Part of a data file
----

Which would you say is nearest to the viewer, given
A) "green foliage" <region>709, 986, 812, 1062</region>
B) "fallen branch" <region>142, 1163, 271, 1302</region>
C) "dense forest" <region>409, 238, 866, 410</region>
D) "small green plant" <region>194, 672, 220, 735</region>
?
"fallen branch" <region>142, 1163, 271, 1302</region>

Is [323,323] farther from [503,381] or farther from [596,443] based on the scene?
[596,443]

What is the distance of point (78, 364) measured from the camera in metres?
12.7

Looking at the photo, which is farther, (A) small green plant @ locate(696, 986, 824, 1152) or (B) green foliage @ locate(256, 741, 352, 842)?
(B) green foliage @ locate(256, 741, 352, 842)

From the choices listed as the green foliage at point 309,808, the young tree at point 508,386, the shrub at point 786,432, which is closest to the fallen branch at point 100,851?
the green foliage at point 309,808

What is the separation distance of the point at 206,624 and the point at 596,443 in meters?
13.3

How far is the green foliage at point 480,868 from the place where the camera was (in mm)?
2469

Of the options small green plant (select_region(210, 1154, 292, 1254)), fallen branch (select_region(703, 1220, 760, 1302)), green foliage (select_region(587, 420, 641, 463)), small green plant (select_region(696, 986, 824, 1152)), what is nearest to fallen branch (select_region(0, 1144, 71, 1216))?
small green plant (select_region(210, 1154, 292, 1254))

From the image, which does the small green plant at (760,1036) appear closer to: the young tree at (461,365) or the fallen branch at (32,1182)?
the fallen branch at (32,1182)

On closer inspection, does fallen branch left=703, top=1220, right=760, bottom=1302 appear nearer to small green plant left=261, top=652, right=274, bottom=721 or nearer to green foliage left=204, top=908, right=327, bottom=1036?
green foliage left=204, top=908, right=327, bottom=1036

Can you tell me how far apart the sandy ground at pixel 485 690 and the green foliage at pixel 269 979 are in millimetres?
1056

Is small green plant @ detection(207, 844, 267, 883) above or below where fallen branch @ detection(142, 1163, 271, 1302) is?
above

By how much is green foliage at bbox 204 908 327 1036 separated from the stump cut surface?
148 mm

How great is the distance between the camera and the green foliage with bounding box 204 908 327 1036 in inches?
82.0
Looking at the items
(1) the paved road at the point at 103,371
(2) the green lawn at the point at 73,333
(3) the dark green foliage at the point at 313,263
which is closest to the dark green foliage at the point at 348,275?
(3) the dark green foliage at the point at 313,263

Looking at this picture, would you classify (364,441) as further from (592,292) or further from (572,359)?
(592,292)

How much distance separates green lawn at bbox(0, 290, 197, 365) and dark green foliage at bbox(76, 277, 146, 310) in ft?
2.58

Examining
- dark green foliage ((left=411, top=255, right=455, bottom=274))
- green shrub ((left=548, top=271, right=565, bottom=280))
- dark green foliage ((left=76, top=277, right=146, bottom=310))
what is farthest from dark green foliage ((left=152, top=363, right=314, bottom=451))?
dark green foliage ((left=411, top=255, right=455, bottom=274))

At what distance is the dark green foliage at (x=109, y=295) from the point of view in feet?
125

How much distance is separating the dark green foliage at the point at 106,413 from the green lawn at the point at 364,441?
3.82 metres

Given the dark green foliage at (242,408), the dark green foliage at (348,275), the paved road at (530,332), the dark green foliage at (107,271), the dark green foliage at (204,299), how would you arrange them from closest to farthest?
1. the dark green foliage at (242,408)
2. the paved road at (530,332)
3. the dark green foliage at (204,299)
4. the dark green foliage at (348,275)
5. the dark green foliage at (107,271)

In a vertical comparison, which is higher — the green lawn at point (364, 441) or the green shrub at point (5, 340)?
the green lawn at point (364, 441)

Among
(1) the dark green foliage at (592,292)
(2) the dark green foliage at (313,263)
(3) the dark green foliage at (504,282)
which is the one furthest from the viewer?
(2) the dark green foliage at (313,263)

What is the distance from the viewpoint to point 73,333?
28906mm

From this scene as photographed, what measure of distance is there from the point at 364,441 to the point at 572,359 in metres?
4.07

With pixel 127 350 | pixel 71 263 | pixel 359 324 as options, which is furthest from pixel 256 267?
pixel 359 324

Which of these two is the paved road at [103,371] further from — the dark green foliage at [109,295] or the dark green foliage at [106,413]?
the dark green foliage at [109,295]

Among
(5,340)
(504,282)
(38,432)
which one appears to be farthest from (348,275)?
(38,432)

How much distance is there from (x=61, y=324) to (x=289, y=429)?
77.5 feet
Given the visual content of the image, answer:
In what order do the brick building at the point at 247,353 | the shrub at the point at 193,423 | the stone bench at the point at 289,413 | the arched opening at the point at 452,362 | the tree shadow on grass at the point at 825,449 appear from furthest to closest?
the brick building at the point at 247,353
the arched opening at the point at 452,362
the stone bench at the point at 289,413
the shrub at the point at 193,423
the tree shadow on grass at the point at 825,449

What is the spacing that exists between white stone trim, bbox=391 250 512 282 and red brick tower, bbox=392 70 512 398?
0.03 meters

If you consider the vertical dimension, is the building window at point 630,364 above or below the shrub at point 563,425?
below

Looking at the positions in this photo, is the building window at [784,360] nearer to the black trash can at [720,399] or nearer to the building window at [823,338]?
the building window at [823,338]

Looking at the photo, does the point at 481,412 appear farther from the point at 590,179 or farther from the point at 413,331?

----

▶ Task requirements: Which lines run from the one containing "What is the spacing" to the end of the entries above? Quote exactly those, and only those.

▶ Final result:
What is the spacing that exists between white stone trim, bbox=391 250 512 282 and red brick tower, bbox=392 70 512 398?
0.03 meters

If you consider the vertical dimension, is the building window at point 630,364 above or below the shrub at point 563,425?
below

Looking at the positions in this photo, is the building window at [784,360] nearer to the black trash can at [720,399] or nearer to the building window at [823,338]?
the building window at [823,338]

Looking at the photo, does the point at 481,412 appear farther from the point at 590,179 or farther from the point at 413,331?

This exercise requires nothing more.